The logic here is the same as why ACLU defended Nazis. If you manage to defeat censorship in such egregious cases, it subsumes everything else.

pjc50 3 months ago
Increasingly apparent that was a mistake.
- int_19h 3 months ago
  
  Do you seriously believe that we are where we are because Nazi speech wasn't suppressed?
  Look at AfD in Germany. That's the country with the most stringent censorship of Nazi-related speech, by far; so much so that e.g. Wolfenstein had a scene of Hitler being a raving syphilitic madman censored, because we can't have Hitler in video games. And?
  
  1 reply →
adriand 3 months ago
But Nazis are people. We can defend the principle that human beings ought have freedom of speech (although we make certain exceptions). An LLM is not a person and does not have such rights.
Censorship is the prohibition of speech or writing, so to call guardrails on LLMs "censorship" is to claim that LLMs are speaking or writing in the sense that humans speak or write, that is, that they are individuals with beliefs and value systems that are expressing their thoughts and opinions. But they are not that, and they are not speaking or writing - they are doing what we have decided to call "generating" or "predicting tokens" but we could just as easily have invented a new word for.

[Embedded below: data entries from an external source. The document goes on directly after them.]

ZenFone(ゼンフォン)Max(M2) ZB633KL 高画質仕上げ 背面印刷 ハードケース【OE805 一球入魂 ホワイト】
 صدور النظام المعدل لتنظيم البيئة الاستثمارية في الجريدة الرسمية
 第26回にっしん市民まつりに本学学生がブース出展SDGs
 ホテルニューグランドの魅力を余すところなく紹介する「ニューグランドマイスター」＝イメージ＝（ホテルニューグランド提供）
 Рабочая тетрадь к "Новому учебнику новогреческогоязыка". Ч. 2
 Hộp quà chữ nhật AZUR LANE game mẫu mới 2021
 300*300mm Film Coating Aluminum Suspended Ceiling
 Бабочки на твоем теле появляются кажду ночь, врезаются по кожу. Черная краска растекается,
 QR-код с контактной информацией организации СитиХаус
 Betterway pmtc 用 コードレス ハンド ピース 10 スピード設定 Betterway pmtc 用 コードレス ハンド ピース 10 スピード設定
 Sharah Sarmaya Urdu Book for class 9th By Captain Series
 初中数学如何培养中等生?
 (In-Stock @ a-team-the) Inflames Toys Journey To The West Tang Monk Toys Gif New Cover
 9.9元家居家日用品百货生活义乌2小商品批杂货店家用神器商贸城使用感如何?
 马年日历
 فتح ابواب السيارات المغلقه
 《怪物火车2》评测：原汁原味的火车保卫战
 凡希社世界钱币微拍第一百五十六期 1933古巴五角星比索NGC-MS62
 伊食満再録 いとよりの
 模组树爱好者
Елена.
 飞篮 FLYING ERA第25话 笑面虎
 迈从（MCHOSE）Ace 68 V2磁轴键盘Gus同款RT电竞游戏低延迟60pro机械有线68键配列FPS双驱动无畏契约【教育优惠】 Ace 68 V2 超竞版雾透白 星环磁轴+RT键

For the same reason that human societies should feel free to ban bots from social media - because LLMs have no human right to attention and influence in the public square - there is nothing about placing guardrails on LLMs that contradicts Western values of human free expression.
- exoverito 3 months ago
  
  Freedom of speech is just as much about the freedom to listen. The point isn’t that an LLM has rights. The point is that people have the right to seek information. Censoring LLMs restricts what humans are permitted to learn.
  
  7 replies →
- sterlind 3 months ago
  
  models are derived from datasets. they're treated like phonebooks (also a product of datasets) under the law - which is to say they're probably not copyrightable, since no human creativity went into them (they may be violating copyright as unlicensed derivative works, but that's a different matter.) both phonebooks, and LLMs, are protected by freedom of the press.
  LLM providers are free to put guardrails on their language models, the way phonebook publishers used to omit certain phone numbers - but uncensored models, like uncensored phonebooks, can be published as well.